Task brief
The answer is to be the data that follows, transcribed exactly, minus its pictures.

(Captioned web images)
_ _ _ _

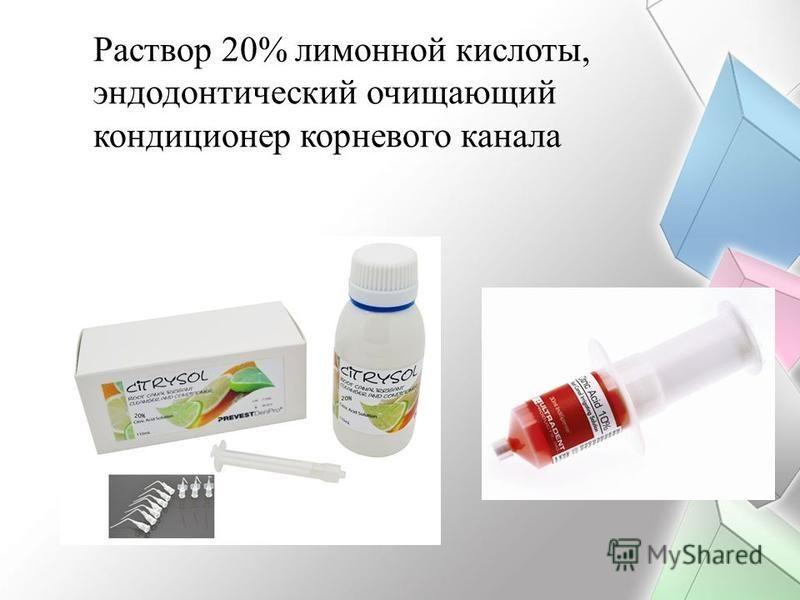 Раствор 20% лимонной кислоты, эндодонтический очищающий кондиционер корневого канала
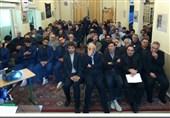 مراسم گرامیداشت سالروز ارتحال امام(ره) در فرانسه برگزار شد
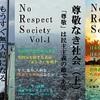 【著作】人口減少と無人島化、「民主身分制」封建土人国の日本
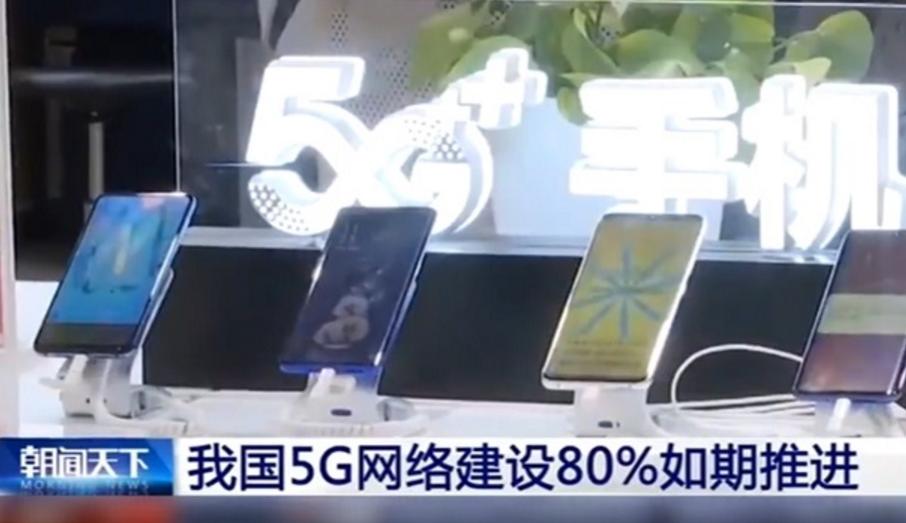 截至2月底,我国80%的5G网络建设按计划实施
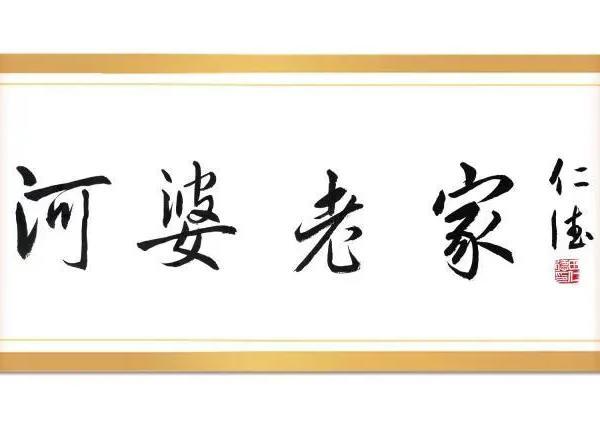 献给全球揭西河婆人的原创歌曲《河婆老家》MV
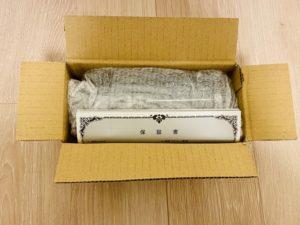 ヤマハPASリチウムバッテリー開封の儀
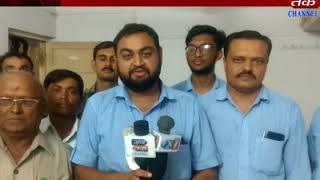Bagsara : pgvcl employes fare well party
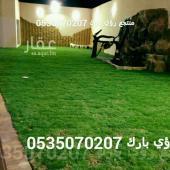 استراحة للايجار في حي احد في الرياض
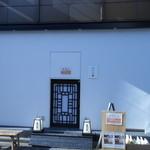 韓国料理 MUN - 目立たない隠れ家レストラン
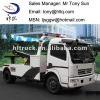 3T-3D Road Block Removal Truck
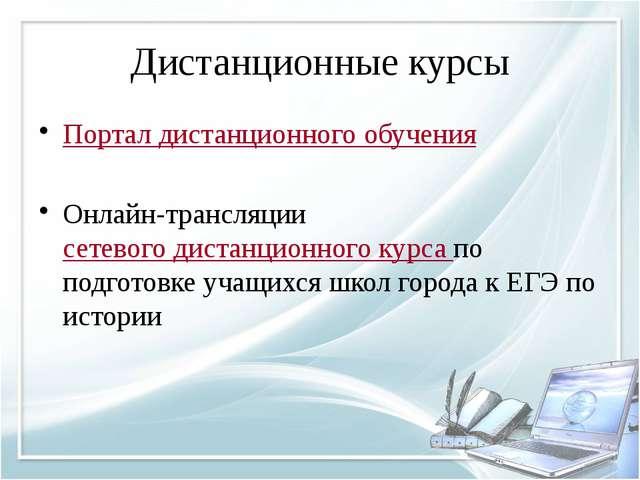 Дистанционные курсы Портал дистанционного обучения Онлайн-трансляции сетевого...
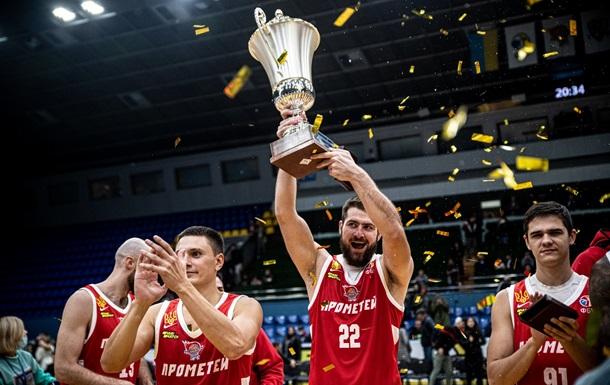 Прометей - обладатель Суперкубка Украины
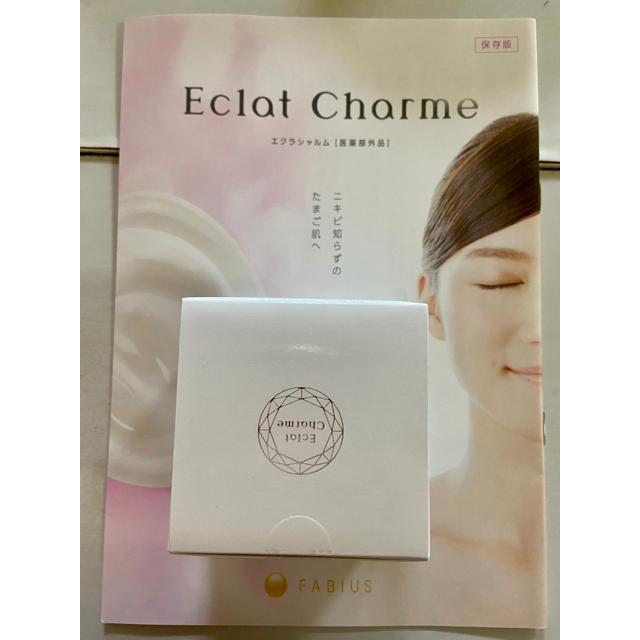 FABIUS(ファビウス)のFABIUS EclatCharme(エクラシャルム) 60g コスメ/美容のスキンケア/基礎化粧品(オールインワン化粧品)の商品写真
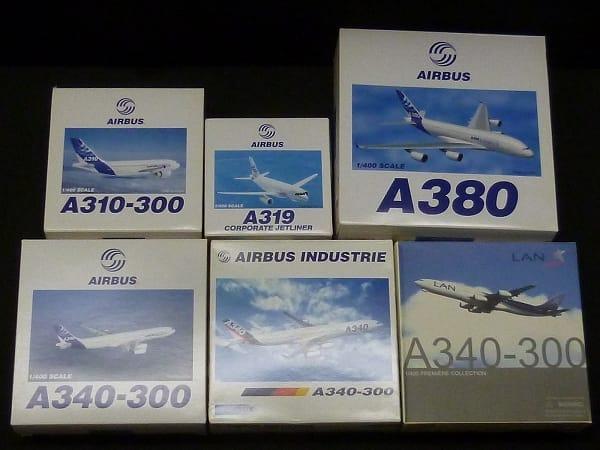 ドラゴン 1/400 エアバス A340-300 チリ航空 A310-300他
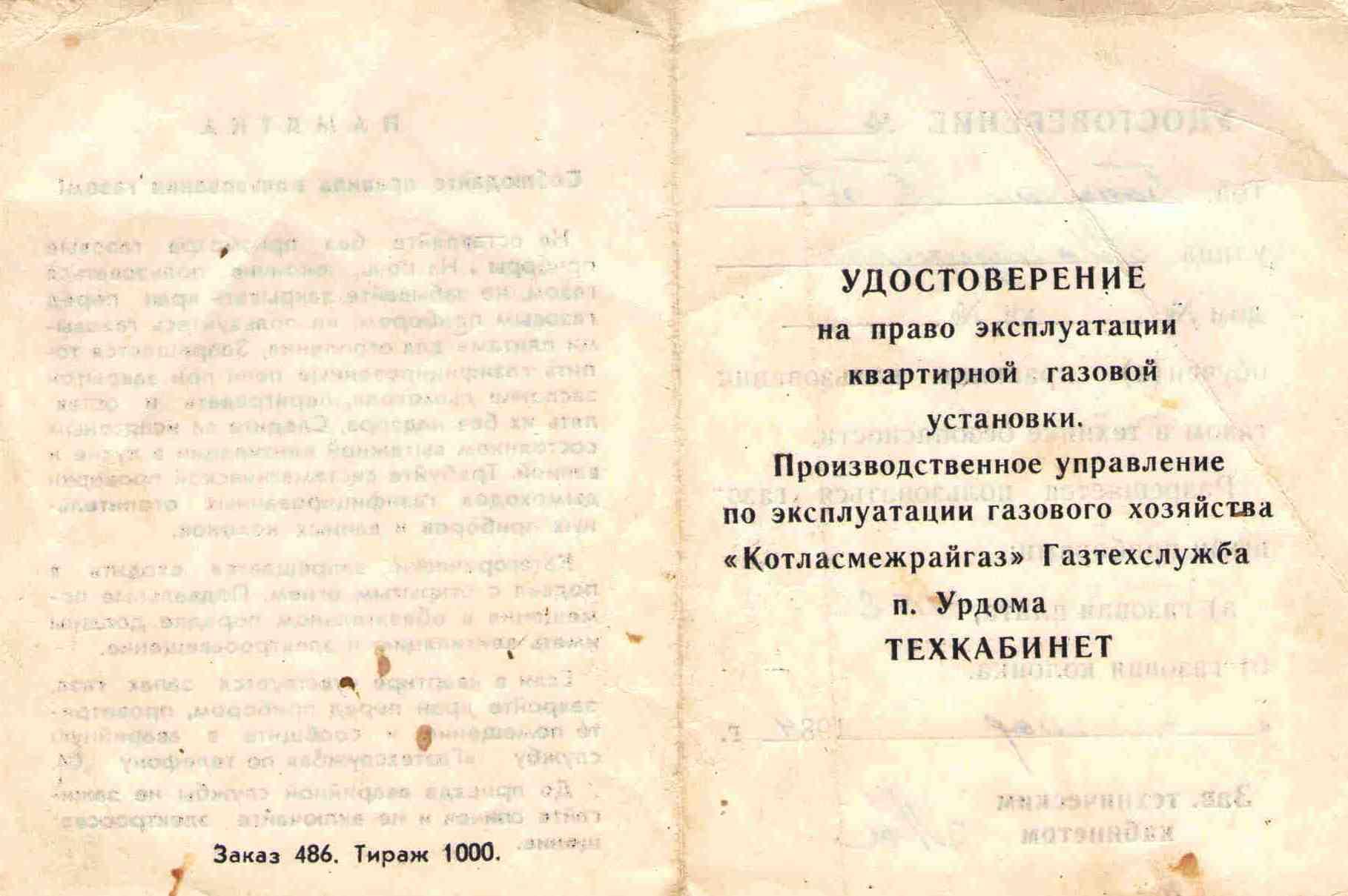 103. Удостоверение на эксплуатацию, газовой плитой, Барыкин ПП, 1984
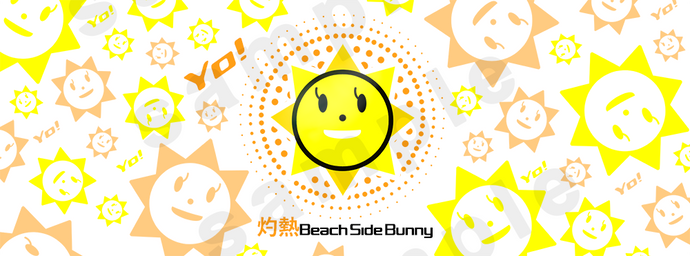 BEACH SIDE BUNNY HAND TOWEL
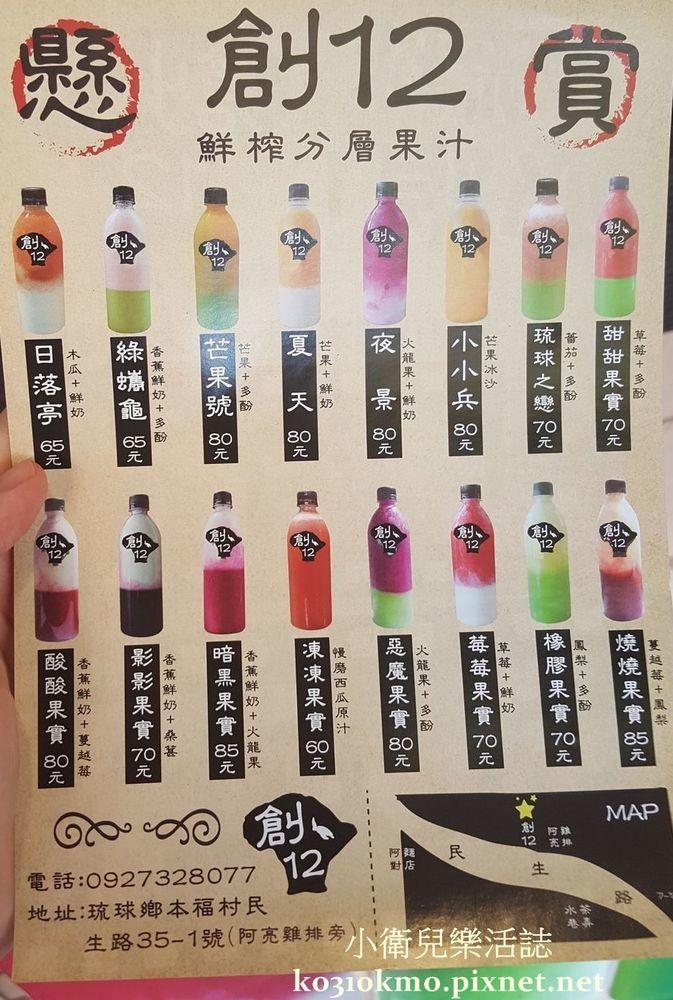 創12-鮮榨分層飲料 (2)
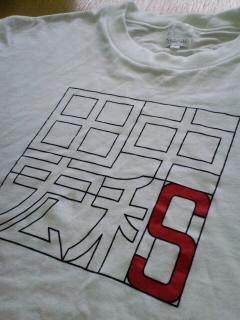 田中宏和Tシャツ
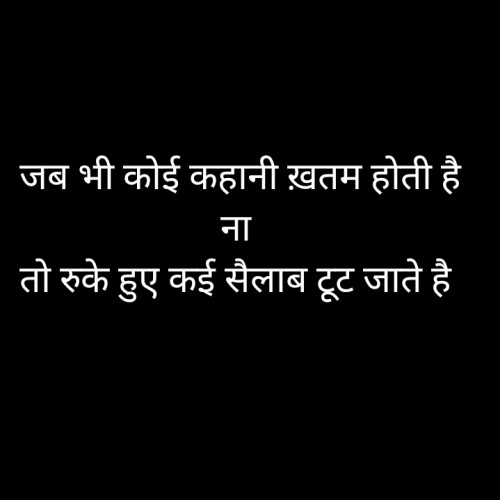Post by Arti Shukla on 07-May-2021 12:21pm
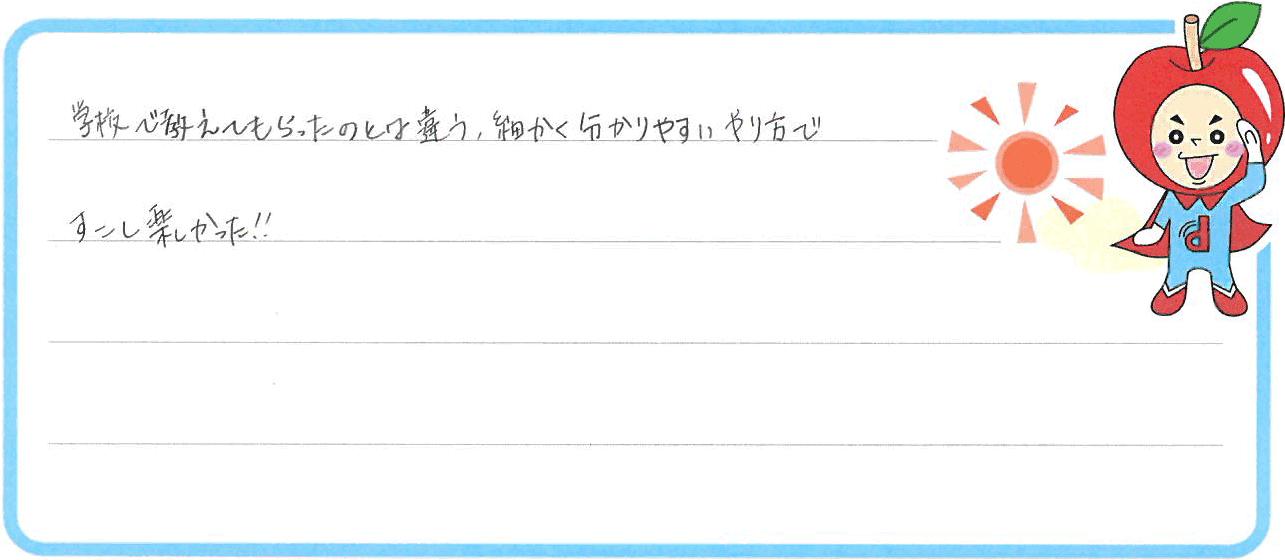 みーちゃん(下呂市)からの口コミ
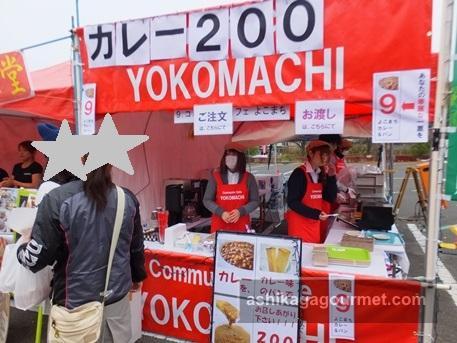第6回 足利グルメグランプリ 2015 in あしかがフラワーパーク ★★★★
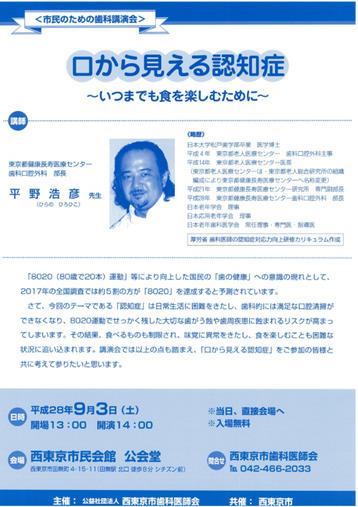 歯科医師会講演会0903.jpeg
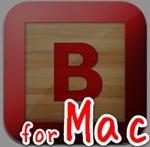Macでも快適にデスクトップ通知!Boxcar Macのベータ版が登場!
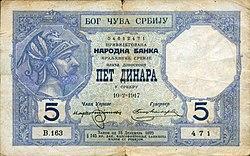 Папирни новац Краљевине Србије из времена Првог светског рата, аверс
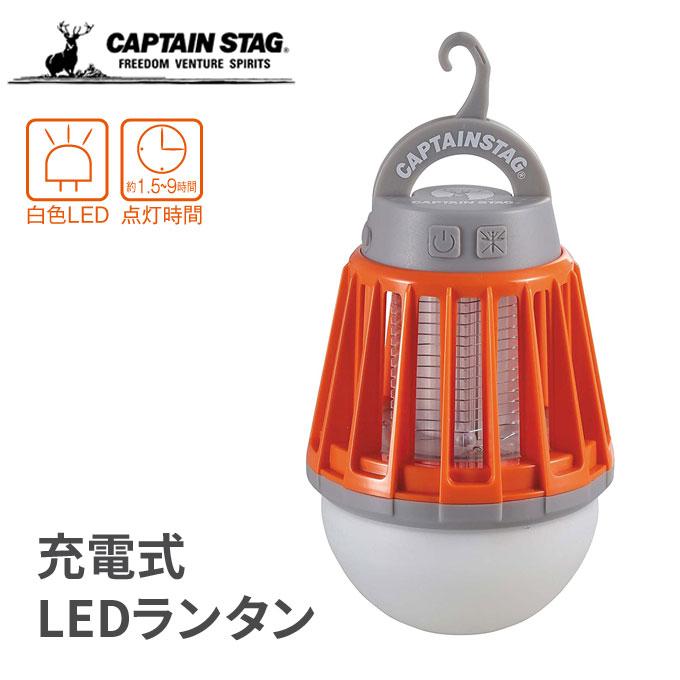 キャプテンスタッグ LEDバグランタン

_ _ _ _

Final answer
 Раствор 20% лимонной кислоты, эндодонтический очищающий кондиционер корневого канала
 مراسم گرامیداشت سالروز ارتحال امام(ره) در فرانسه برگزار شد
 【著作】人口減少と無人島化、「民主身分制」封建土人国の日本
 截至2月底,我国80%的5G网络建设按计划实施
 献给全球揭西河婆人的原创歌曲《河婆老家》MV
 ヤマハPASリチウムバッテリー開封の儀
Bagsara : pgvcl employes fare well party
 استراحة للايجار في حي احد في الرياض
 韓国料理 MUN - 目立たない隠れ家レストラン
 3T-3D Road Block Removal Truck
 Дистанционные курсы Портал дистанционного обучения Онлайн-трансляции сетевого...
 Прометей - обладатель Суперкубка Украины
 FABIUS(ファビウス)のFABIUS EclatCharme(エクラシャルム) 60g コスメ/美容のスキンケア/基礎化粧品(オールインワン化粧品)の商品写真
 ドラゴン 1/400 エアバス A340-300 チリ航空 A310-300他
 103. Удостоверение на эксплуатацию, газовой плитой, Барыкин ПП, 1984
 BEACH SIDE BUNNY HAND TOWEL
 創12-鮮榨分層飲料 (2)
 田中宏和Tシャツ
Post by Arti Shukla on 07-May-2021 12:21pm
 みーちゃん(下呂市)からの口コミ
第6回 足利グルメグランプリ 2015 in あしかがフラワーパーク ★★★★
 歯科医師会講演会0903.jpeg
Macでも快適にデスクトップ通知!Boxcar Macのベータ版が登場!
 Папирни новац Краљевине Србије из времена Првог светског рата, аверс
 キャプテンスタッグ LEDバグランタン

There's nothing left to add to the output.